**SEGMENTO DEL DOCUMENTO**.
━━━━━━━━━━
Una promessa dall’Arabia Saudita a fine marzo di portare nel mercato una riserva aggiuntiva di petrolio ha avuto poco effetto per calmare i prezzi. Negli USA i consumatori si trovano di fronte ad un paradosso estremo. Hanno bisogno di più petrolio, per raggiungere l’indipendenza energetica, e lo stanno estraendo in posti come la Bakken Shale Formation in Nord Dakota, anche se ne usano meno di quello che producono. Una combinazione di recessione, conservazione, e miglioramento dell’efficienza ha aiutato gli USA a ridurre significativamente la domanda.

Ma al tempo stesso la crescita di domanda da parte della Cina, dell’India e delle altre nazioni in via di sviluppo l’ha rimpiazzata. Risultato:

abbondanza di petrolio, ma molto costoso, che si traduce in un elevato prezzo della benzina. L’anno scorso il prezzo medio di un gallone (3,8 l) di benzina senza piombo era 3,51 $, il più alto di sempre, salito da 2,90 $ dell’anno precedente. Il 26 Marzo la media di quest’anno era 3, 90 $. Questo prende un pezzo del budget famigliare e minaccia la già incerta ripresa economica.
━━━━━━━━━━
**COSA FARE**.
a) Per ciascuna delle affermazioni seguenti, indicare con sì o no se concorda con il testo sul petrolio, citando alla lettera le parole del testo che lo stabiliscono: (i) la promessa dell'Arabia Saudita ha calmato nettamente i prezzi; (ii) negli USA la domanda si è ridotta; (iii) nell'anno precedente a quello scorso il prezzo medio di un gallone di benzina senza piombo era 2,90 $.
b) Elencare tutti i paesi nominati nel testo sul petrolio.
c) Prosegui il testo sul petrolio a partire dalla sua ultima frase.
Le righe provengono da una fonte diversa.

**RIGHE**.
━━━━━━━━━━
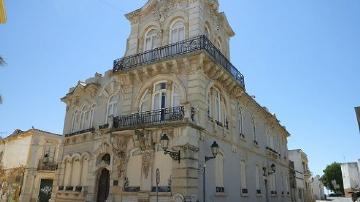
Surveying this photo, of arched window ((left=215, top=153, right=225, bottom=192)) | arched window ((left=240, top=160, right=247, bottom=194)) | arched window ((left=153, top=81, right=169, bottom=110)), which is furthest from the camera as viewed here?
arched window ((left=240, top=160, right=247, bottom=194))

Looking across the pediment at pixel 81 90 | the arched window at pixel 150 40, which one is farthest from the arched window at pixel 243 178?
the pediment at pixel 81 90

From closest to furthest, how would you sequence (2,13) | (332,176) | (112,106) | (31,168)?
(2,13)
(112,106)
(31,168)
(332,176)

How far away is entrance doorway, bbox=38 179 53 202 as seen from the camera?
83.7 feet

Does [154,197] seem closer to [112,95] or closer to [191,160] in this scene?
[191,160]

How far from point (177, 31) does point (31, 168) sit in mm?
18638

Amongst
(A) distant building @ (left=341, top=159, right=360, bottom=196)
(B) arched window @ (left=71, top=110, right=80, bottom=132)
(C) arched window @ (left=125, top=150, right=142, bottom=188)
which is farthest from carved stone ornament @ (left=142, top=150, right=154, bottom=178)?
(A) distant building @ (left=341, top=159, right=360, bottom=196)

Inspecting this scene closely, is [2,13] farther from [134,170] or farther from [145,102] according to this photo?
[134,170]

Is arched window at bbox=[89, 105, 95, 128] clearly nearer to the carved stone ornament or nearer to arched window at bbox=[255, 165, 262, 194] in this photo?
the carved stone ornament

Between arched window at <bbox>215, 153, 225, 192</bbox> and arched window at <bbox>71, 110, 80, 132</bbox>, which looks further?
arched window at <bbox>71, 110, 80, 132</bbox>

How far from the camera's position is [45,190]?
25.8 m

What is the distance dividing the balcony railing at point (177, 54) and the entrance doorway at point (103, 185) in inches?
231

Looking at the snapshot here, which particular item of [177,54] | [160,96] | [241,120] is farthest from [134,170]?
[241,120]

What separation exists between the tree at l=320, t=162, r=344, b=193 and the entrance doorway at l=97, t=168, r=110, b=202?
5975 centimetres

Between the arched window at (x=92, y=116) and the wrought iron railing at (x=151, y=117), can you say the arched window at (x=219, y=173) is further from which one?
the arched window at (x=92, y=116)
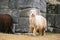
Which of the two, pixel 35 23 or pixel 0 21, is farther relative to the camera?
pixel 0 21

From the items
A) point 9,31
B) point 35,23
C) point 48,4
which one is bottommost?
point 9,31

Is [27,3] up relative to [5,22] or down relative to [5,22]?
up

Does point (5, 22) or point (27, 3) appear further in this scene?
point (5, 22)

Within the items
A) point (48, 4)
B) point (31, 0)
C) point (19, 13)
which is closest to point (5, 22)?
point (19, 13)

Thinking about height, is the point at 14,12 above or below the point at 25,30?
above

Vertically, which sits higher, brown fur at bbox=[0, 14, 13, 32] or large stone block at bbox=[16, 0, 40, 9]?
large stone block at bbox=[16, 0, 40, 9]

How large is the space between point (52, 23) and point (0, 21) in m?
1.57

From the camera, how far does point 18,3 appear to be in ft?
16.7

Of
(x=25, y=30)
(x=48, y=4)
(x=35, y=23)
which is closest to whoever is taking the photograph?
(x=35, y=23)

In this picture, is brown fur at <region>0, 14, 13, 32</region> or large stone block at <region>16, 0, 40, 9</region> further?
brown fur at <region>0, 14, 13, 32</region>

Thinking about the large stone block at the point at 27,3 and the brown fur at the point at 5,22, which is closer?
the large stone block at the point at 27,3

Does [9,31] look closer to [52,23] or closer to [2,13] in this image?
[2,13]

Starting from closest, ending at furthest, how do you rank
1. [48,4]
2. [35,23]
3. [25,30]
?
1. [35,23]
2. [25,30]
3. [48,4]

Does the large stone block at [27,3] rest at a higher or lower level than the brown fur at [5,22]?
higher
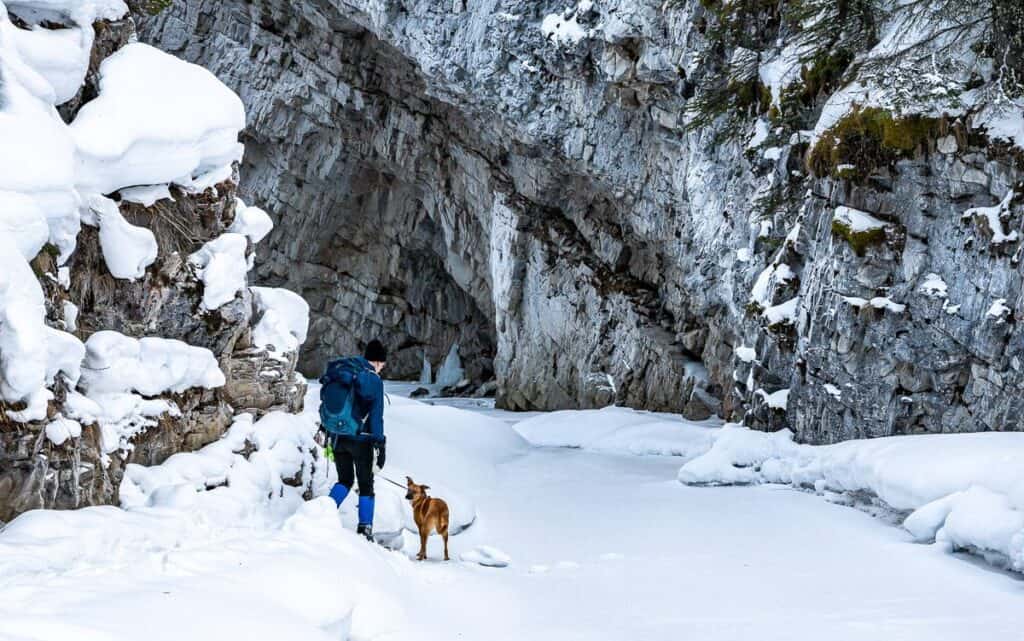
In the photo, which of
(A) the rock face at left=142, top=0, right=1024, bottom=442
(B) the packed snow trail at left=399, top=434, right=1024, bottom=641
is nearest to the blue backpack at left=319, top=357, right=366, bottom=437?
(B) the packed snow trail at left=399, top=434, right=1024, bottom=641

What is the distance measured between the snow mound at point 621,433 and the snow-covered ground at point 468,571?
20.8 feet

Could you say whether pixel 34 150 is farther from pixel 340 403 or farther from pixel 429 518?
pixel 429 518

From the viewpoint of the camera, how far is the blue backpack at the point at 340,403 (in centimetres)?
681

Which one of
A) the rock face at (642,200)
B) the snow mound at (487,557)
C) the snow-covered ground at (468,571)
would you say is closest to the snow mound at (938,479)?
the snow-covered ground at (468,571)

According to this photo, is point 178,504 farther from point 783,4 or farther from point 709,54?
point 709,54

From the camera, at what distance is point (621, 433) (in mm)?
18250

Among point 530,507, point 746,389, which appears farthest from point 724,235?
━━━━━━━━━━
**RISULTATI FINALI**.
a) (i) No: "ha avuto poco effetto per calmare i prezzi". (ii) Sì: "ha aiutato gli USA a ridurre significativamente la domanda". (iii) Sì: "salito da 2,90 $ dell’anno precedente".

b) Arabia Saudita, USA, Cina, India

c)
In un’anno elettorale il prezzo della benzina può innescare un incontrollabile dibattito politico. Quella è una ragione per cui il Presidente Obama si è presentato a Cushing, Oklahoma il maggior terminal per la produzione di petrolio negli USA, Ovest e Canada, per promuovere una nuova condotta che trasporterà il crudo da Cushing fino alle raffinerie della Costa del Golfo del Messico. “stiamo perforando dappertutto” ha detto, difendendo la sua politica energetica. Obama non vuole dormirci sopra. Non molto tempo fa la maggiore preoccupazione era che le riserve fossili stavano svanendo velocemente. Ora le nuove sorgenti non convenzionali stanno riempiendo quei vuoti.

I giacimenti ultra-profondi trovati al largo del Brasile offrono la promessa di miliardi di barili. Le innovazioni tecnologiche hanno reso possibile l’estrazione di quello che è conosciuto come il “petrolio intrappolato” nelle rocce di scisto del Nord Dakota e del Texas, rovesciando quello che sembrava un declino terminale per la produzione di petrolio degli Stati Uniti.

 

L’estesa area di Sabbie Bituminose dell’Alberta ha dato al Canada il secondo giacimento di petrolio del mondo dopo l’Arabia Saudita, ed offre agli USA un fornitore più amichevole.

Mentre il riscaldamento globale scioglie i ghiacci del Mare Artico, un inatteso dividendo è l’accesso a miliardi di barili di petrolio nelle acque del lontano Nord.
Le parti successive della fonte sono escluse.